(Dataset entries)
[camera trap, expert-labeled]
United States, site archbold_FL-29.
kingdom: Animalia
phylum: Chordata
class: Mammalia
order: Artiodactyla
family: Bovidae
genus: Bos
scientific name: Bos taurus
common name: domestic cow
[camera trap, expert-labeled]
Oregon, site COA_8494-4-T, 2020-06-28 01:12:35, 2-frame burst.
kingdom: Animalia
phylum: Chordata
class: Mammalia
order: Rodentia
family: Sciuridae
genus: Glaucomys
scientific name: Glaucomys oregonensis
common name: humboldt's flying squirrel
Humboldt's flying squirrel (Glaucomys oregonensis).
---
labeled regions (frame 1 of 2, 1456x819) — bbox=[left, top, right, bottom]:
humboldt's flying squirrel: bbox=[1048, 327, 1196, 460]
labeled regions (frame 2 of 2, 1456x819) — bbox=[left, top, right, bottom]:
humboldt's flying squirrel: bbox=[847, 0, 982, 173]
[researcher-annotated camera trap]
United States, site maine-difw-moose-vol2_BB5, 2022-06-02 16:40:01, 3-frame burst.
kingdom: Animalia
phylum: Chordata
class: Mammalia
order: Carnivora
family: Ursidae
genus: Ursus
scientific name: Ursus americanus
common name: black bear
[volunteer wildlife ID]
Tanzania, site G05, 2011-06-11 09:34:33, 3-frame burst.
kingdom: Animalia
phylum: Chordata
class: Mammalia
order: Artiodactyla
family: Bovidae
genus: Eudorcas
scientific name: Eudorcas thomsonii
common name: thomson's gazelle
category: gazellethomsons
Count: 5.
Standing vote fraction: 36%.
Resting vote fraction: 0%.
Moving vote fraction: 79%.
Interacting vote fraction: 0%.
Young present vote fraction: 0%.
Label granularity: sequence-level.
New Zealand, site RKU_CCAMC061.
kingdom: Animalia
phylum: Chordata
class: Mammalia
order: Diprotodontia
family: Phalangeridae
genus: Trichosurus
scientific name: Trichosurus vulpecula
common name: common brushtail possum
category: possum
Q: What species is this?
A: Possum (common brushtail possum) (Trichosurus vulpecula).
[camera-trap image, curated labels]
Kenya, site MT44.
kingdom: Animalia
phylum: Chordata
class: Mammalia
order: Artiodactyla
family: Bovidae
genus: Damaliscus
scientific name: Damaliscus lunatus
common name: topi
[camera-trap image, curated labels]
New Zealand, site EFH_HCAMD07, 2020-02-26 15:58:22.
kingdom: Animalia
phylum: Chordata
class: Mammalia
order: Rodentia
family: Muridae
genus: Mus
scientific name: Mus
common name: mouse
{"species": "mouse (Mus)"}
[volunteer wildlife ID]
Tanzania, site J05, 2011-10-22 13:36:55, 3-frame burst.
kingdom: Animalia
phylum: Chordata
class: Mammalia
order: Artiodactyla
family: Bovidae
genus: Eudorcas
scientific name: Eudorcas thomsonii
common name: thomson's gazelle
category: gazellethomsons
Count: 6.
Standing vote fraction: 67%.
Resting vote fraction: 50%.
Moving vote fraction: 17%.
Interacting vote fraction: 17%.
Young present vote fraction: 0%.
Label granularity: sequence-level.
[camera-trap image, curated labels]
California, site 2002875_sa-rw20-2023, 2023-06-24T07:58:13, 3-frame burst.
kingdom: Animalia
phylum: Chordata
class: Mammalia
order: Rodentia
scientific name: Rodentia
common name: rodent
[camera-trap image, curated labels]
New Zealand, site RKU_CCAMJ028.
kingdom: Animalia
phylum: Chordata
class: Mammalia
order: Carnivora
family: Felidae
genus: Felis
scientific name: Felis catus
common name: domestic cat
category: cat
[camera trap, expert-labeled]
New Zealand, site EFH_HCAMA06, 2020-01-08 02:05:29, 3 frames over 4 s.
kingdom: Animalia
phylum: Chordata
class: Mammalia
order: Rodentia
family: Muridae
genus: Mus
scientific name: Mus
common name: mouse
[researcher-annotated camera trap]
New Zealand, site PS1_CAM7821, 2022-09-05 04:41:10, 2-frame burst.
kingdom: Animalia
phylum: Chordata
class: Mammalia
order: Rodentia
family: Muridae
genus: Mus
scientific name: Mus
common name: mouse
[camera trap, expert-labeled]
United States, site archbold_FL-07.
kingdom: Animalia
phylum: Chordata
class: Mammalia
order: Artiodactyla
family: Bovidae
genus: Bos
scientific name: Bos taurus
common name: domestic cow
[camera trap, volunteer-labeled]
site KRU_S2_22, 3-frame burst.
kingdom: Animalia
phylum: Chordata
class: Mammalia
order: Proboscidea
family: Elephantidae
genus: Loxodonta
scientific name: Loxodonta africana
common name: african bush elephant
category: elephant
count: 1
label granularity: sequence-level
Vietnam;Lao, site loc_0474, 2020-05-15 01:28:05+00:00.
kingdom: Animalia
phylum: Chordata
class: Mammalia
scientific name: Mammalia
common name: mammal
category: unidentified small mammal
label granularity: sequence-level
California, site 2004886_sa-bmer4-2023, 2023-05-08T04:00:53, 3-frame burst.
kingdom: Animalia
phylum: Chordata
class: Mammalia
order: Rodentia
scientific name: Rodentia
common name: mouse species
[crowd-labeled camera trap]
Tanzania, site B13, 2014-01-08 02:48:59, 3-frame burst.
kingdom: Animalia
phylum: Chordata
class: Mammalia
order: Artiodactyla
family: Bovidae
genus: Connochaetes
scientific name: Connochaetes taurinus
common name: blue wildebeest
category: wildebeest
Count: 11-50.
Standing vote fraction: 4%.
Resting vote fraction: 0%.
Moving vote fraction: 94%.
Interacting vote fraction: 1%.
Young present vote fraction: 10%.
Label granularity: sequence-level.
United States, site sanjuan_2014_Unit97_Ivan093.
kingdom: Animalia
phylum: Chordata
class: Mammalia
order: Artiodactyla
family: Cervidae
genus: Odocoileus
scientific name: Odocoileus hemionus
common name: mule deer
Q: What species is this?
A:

* [Exercise prompt]: The required result is an exact repetition of the lines from the one containing "common name: mammal" through the last line of the data.

* [Output for this task]:
common name: mammal
category: unidentified small mammal
label granularity: sequence-level
California, site 2004886_sa-bmer4-2023, 2023-05-08T04:00:53, 3-frame burst.
kingdom: Animalia
phylum: Chordata
class: Mammalia
order: Rodentia
scientific name: Rodentia
common name: mouse species
[crowd-labeled camera trap]
Tanzania, site B13, 2014-01-08 02:48:59, 3-frame burst.
kingdom: Animalia
phylum: Chordata
class: Mammalia
order: Artiodactyla
family: Bovidae
genus: Connochaetes
scientific name: Connochaetes taurinus
common name: blue wildebeest
category: wildebeest
Count: 11-50.
Standing vote fraction: 4%.
Resting vote fraction: 0%.
Moving vote fraction: 94%.
Interacting vote fraction: 1%.
Young present vote fraction: 10%.
Label granularity: sequence-level.
United States, site sanjuan_2014_Unit97_Ivan093.
kingdom: Animalia
phylum: Chordata
class: Mammalia
order: Artiodactyla
family: Cervidae
genus: Odocoileus
scientific name: Odocoileus hemionus
common name: mule deer
Q: What species is this?
A:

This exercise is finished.